19 October 2016: There have been decades of half-hearted efforts from the Chilean government to make peace with the Mapuche communities, says Danny Pavitt. But common efforts to fight climate change could help the two parties work together.

Juana Calfunoa is the head of a the Mapuche community in Chile. Image credit: Danny Pavitt

The Mapuche community see their natural surroundings as their life force, one that is diminished with each dam constructed and road paved through it
Juana Calfunao, the Mapuche chief locally known as a Lonko, has lost count of how many times the carabineros, or the Chilean police, have stormed into her southern Chile residence. In her blog, she documents the most recent raid. At 2am carabineros turned her small home upside down in search of a family member. Shocking as they are, these events have unfortunately become commonplace for Juana and her family. As an outspoken member of the Mapuche indigenous community, Juana encapsulates all it means to be Mapuche in Chile today.

The Mapuche community is one of the few that resisted the Spanish invasion beginning midway through the 16th century. They have grown accustomed to confrontation. For decades, Mapuche groups in La Araucania region have been painted with a single adversarial stroke. Subsequent government efforts to improve relationships with groups like the Mapuche have been halfhearted at best.

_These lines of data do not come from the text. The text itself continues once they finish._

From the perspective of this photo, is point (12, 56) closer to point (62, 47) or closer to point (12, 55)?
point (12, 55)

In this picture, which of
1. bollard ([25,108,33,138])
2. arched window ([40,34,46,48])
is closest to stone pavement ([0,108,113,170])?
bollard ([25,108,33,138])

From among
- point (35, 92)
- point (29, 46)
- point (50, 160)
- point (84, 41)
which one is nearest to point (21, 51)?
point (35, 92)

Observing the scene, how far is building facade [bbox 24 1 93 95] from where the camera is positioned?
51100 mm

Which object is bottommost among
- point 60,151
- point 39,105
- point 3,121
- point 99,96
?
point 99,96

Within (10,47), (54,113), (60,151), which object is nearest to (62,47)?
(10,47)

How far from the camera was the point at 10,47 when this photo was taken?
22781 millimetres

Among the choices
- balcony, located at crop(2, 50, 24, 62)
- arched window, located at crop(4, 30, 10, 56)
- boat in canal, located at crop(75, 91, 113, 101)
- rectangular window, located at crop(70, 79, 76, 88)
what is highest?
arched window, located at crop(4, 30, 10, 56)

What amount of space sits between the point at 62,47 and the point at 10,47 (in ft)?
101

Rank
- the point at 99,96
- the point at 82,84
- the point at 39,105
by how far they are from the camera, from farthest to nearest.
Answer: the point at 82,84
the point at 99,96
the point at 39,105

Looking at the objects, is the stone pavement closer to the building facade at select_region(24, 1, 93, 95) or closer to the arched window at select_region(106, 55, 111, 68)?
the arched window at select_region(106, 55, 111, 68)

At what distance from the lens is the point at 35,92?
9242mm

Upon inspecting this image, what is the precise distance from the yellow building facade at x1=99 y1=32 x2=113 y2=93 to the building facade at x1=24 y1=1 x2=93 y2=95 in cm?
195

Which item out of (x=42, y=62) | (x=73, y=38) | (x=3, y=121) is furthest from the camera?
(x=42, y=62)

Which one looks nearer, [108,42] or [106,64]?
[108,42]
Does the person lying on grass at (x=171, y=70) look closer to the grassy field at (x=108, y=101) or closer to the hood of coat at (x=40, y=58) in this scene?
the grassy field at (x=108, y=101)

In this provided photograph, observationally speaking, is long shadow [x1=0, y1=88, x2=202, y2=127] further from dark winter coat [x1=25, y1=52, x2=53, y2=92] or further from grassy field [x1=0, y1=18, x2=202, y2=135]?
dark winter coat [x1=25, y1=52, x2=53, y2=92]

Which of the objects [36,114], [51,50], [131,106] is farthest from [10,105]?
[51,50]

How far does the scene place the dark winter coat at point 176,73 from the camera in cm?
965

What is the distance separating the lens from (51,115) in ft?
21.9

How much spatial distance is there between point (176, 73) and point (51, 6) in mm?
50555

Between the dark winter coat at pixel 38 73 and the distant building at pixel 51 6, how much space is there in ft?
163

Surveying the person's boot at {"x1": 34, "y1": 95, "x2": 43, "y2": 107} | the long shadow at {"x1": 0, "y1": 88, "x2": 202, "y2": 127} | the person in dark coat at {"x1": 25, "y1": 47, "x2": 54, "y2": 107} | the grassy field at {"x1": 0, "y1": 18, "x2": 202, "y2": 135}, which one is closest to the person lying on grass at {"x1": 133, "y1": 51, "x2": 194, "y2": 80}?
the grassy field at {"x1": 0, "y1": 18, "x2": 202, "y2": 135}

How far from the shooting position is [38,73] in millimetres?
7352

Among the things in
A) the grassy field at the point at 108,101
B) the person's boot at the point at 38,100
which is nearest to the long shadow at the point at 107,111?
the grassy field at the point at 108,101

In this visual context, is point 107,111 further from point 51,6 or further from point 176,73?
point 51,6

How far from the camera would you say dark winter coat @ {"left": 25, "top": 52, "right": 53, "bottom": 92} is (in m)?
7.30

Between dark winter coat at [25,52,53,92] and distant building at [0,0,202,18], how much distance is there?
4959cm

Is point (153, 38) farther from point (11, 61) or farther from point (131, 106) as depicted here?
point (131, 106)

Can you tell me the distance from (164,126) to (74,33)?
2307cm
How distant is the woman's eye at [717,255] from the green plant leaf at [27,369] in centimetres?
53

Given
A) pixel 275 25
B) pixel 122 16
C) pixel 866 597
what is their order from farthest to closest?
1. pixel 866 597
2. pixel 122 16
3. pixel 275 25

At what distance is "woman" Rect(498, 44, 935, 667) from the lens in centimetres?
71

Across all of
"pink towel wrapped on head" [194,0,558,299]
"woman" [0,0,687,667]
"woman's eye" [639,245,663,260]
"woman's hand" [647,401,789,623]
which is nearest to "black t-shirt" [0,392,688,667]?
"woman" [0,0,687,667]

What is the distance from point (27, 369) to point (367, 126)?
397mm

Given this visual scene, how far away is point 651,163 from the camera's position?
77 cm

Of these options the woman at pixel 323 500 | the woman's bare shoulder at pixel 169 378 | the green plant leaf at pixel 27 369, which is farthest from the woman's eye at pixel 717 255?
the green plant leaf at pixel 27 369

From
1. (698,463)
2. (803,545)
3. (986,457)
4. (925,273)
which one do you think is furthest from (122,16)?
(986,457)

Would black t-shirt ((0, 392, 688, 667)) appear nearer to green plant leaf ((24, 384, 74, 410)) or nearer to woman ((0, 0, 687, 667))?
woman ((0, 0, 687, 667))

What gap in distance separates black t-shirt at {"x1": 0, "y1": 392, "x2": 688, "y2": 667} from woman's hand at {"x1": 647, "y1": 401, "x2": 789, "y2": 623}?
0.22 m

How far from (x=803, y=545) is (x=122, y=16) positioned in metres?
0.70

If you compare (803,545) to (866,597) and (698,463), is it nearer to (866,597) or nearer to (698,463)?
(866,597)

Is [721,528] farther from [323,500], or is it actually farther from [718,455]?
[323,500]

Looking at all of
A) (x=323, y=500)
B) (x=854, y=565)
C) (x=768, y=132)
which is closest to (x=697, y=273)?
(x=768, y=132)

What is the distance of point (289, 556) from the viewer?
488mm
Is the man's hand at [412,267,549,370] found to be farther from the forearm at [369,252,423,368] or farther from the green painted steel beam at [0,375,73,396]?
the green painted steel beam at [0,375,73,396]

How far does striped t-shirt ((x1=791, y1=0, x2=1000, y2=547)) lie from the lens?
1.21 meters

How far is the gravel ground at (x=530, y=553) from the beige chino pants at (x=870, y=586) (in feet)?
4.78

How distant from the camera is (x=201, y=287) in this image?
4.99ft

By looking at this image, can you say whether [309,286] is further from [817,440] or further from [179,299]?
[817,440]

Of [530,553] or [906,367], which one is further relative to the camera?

Today, the Chilean government has made it clear that its priorities revolve around economic gains through development and the harnessing of nature’s strength to provide power to its urban centres and beyond. The Mapuche community, on the other hand, see their natural surroundings as their life force, one that is diminished with each dam constructed and road paved through their region.

It should be no surprise, then, that when the Chilean government announces a project to pave a road that runs directly through Juana’s property to increase access to a hydroelectric dam in the region, these efforts are met with resistance.

The government has been vocal about its strict intolerance for protests. But there may be a turning point on the horizon
The government has been vocal about its strict intolerance for protests that prohibit them from “doing their job”, using the archaic and human rights-violating anti-terrorism laws to validate Mapuche actions as such. But is there a turning point on the horizon?

The physical distance between Mapuche communities and the high-rises of Santiago has made it easy to ignore the atrocities the Mapuche and other groups have been exposed to over the years. However, the urgent action needed to mitigate the impacts of global climate change is closing the vast gap of concern and understanding between Mapuche and government values. Climate change, as a pressing issue that requires immediate action, has been brought to the doorsteps of city offices, through pressure from local and international communities in movements and official agreements like those reached in Paris late last year.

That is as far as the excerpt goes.